No entanto, vale destacar que o Supremo Tribunal Federal (STF), responsável pelo bloqueio da rede social, não se submete ao Governo Federal. O Supremo é a mais alta instância do Poder Judiciário brasileiro e tem a função de garantir o cumprimento da Constituição e dos direitos fundamentais. Embora o ministro Luís Roberto Barroso tenha sido indicado pela ex-presidente Dilma Rousseff, sucessora de Lula, o ministro Alexandre de Moraes, que determinou o bloqueio do X, foi uma indicação do ex-presidente Michel Temer.
MST nega acusações de envolvimento em incêndios
Claudinei Barbosa Medeiros, membro da Coordenação Estadual do MST em Mato Grosso do Sul, desmentiu as acusações de que o movimento estaria envolvido em incêndios florestais, afirmando que isso é uma "montagem" usada para desviar a atenção dos incêndios criminosos praticados por latifundiários. “Isso aí é fake [...] Na verdade isso é para tirar o foco dos incêndios criminosos que o latifúndio, que os fazendeiros do agronegócio estão fazendo para causar o caos no Brasil”.
O MST, segundo Medeiros, tem como prática coibir queimadas nos assentamentos e denunciar os responsáveis por elas. Ele ainda ressaltou que, enquanto o movimento é atacado com fake news, está realizando ações concretas de preservação ambiental, como o plantio de árvores em 2.000 hectares em Minas Gerais. “MST não tem envolvimento em nenhum incêndio [...] nós coibimos essa questão das queimadas nos assentamentos”.

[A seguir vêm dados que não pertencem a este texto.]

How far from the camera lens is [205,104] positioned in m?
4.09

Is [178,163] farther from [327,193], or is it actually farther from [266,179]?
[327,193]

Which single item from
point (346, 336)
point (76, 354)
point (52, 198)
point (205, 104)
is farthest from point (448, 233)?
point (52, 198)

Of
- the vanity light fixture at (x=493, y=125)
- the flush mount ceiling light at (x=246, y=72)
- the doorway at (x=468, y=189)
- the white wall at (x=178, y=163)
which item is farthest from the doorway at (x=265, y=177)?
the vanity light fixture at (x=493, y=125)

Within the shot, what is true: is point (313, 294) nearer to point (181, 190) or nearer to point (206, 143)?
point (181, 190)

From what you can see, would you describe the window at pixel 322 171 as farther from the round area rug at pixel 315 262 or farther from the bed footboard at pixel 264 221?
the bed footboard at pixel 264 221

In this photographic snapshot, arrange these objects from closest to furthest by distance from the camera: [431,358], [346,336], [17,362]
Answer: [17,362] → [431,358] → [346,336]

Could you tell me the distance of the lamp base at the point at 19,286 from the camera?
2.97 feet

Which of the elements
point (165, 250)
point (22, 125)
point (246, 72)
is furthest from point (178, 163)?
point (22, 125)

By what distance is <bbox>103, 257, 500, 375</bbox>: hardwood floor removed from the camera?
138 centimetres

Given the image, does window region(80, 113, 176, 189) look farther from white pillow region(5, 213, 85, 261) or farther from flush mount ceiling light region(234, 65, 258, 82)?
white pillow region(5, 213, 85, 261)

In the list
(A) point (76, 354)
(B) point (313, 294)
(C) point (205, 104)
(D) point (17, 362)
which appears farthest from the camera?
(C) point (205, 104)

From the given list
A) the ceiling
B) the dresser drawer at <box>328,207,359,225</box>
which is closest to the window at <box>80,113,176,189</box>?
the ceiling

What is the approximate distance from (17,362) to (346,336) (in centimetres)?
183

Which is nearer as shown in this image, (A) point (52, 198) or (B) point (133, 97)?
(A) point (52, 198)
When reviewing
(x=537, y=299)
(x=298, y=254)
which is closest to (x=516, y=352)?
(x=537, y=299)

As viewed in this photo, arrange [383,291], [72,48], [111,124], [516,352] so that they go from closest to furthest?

Medeiros lamentou a disseminação de fake news, que distorcem a imagem do MST, e reiterou que o verdadeiro responsável pelas queimadas no Brasil é o agronegócio. “Isso aí é coisa de fake news, é coisa de bolsonarista, de extrema direita, de fazendeiro [...] nós sabemos que o culpado das queimadas no Brasil se chama agronegócio”.
Insegurança jurídica contribui para desinformação
Raphael Chaia, pós-doutor em Direito e Novas Tecnologias, professor, pesquisador e autor, explicou que o bloqueio da rede social X no Brasil foi inicialmente justificado pela ausência de um representante oficial, conforme o artigo 1138 do Código Civil. No entanto, mesmo após a empresa cumprir todas as exigências legais, o bloqueio foi mantido, gerando questionamentos sobre a real motivação por trás da decisão. “Mesmo com o cumprimento de todos os requisitos, o STF está mantendo o bloqueio [...] o representante já foi indicado, mas o bloqueio está sendo mantido”.
Chaia destacou que a falta de clareza nas decisões judiciais contribui para a desinformação e insegurança jurídica, especialmente quando novas exigências são impostas sem previsão inicial. Ele também criticou a mudança de critério para a aplicação de multas, que inicialmente visavam apenas quem burlasse o bloqueio com tecnologia, mas foram estendidas a qualquer usuário que acessou a plataforma. “O grande problema desse tipo de decisão que pode levar a desinformação está exatamente na falta de critério”.
O especialista refutou as alegações do deputado Thiago Manzoni, que sugeriu que o bloqueio do X seria uma tentativa de esconder incêndios provocados pelo MST. Chaia considerou essas suposições irresponsáveis, lembrando que as imagens dos incêndios continuam sendo amplamente divulgadas em outras redes sociais. “Você não pode realizar atos com base em suposições [...] as imagens do incêndio estão caindo em várias outras redes”.